In deze uitspraak beoordeelt de Rechtbank Den Haag het beroep van eiser, die stelt dat verweerder niet tijdig heeft beslist op zijn aanvraag voor een machtiging tot voorlopig verblijf als familie- of gezinslid in het kader van nareis. De rechtbank heeft partijen geïnformeerd dat een zitting niet nodig is en heeft het onderzoek gesloten zonder behandeling op een zitting. De rechtbank wijst het verzoek van verweerder om aanhouding van de zaak af, omdat dit de prikkel om tijdig te beslissen zou wegnemen.
Eiser heeft zijn aanvraag op 23 november 2023 ingediend, en verweerder had 90 dagen om te beslissen. Verweerder heeft de beslistermijn met drie maanden verlengd, maar eiser heeft verweerder in gebreke gesteld op 28 mei 2024, wat na het verstrijken van de beslistermijn was. De rechtbank oordeelt dat het beroep terecht is ingediend en gegrond is, omdat verweerder nog geen besluit heeft genomen. De rechtbank bepaalt dat verweerder binnen twee weken na de uitspraak een besluit moet nemen, maar in dit geval wordt een termijn van acht weken opgelegd voor de beslissing.

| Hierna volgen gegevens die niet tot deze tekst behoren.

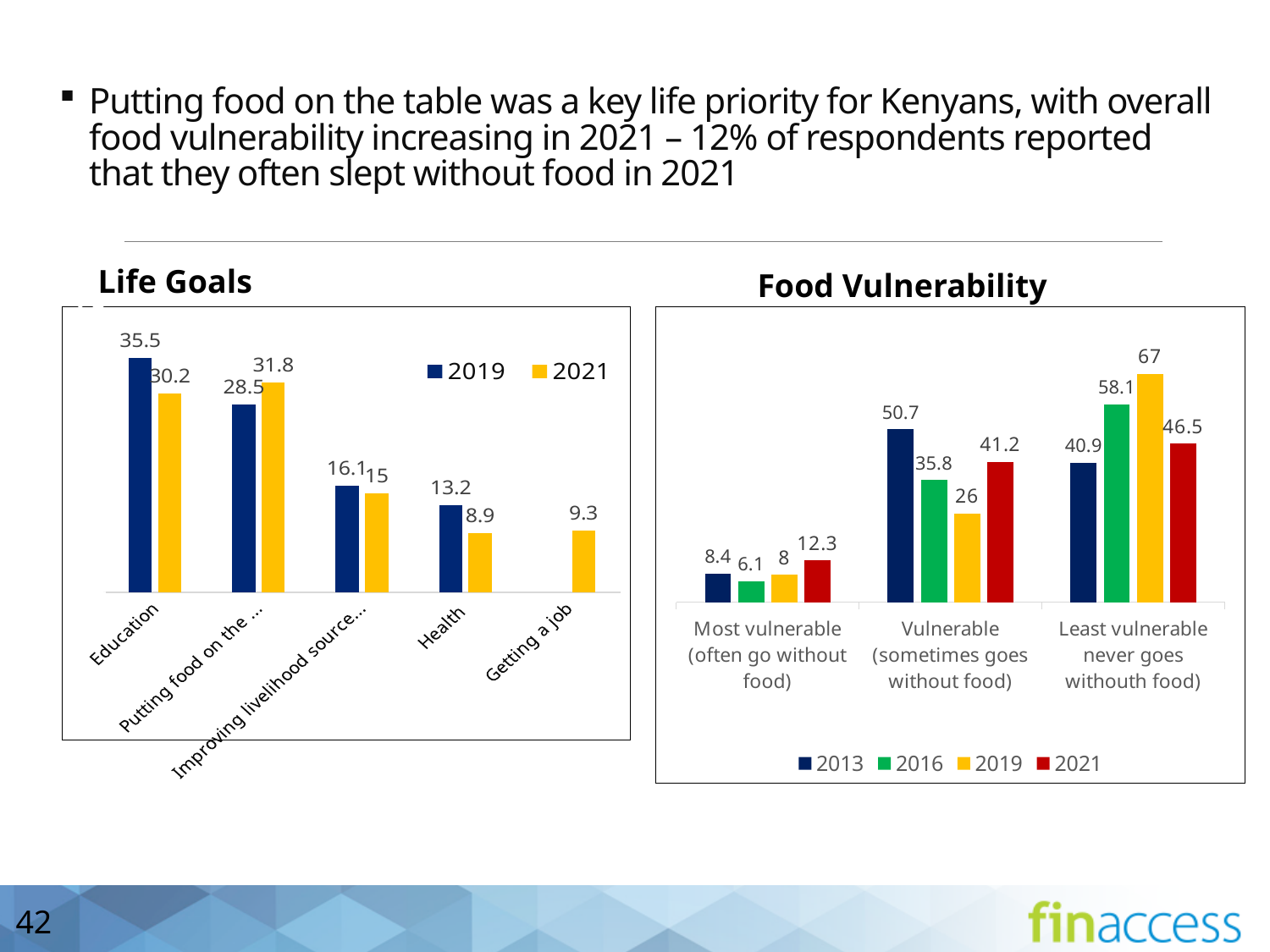
In the Food Vulnerability chart, which year has the lowest value for Vulnerable (sometimes goes without food)? 2019 What type of chart is the Food Vulnerability chart? Bar chart In the Life Goals chart, what is the 2019 value for Education? 35.5 In the Food Vulnerability chart, how many series does the legend list? 4 In the Life Goals chart, what is the 2021 value for Health? 8.9 In the Food Vulnerability chart, what is the 2019 value for Least vulnerable never goes withouth food? 67 In the Life Goals chart, how many series does the legend list? 2 In the Life Goals chart, what is the difference between the 2019 and 2021 values for Education? 5.3 In the Life Goals chart, which category has the highest 2019 value? Education In the Life Goals chart, what is the 2021 value for Getting a job? 9.3 In the Food Vulnerability chart, what is the 2021 value for Most vulnerable (often go without food)? 12.3 In the Food Vulnerability chart, is the 2013 value for Vulnerable larger or the 2021 value? 2013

De rechtbank legt ook een dwangsom op van € 100,- per dag voor elke dag dat de beslistermijn wordt overschreden, met een maximum van € 7.500,-. Eiser krijgt een vergoeding voor de proceskosten van € 437,50 en het door hem betaalde griffierecht van € 187,- moet ook worden vergoed. De uitspraak is gedaan door mr. G.P. Loman en is openbaar gemaakt op 6 september 2024.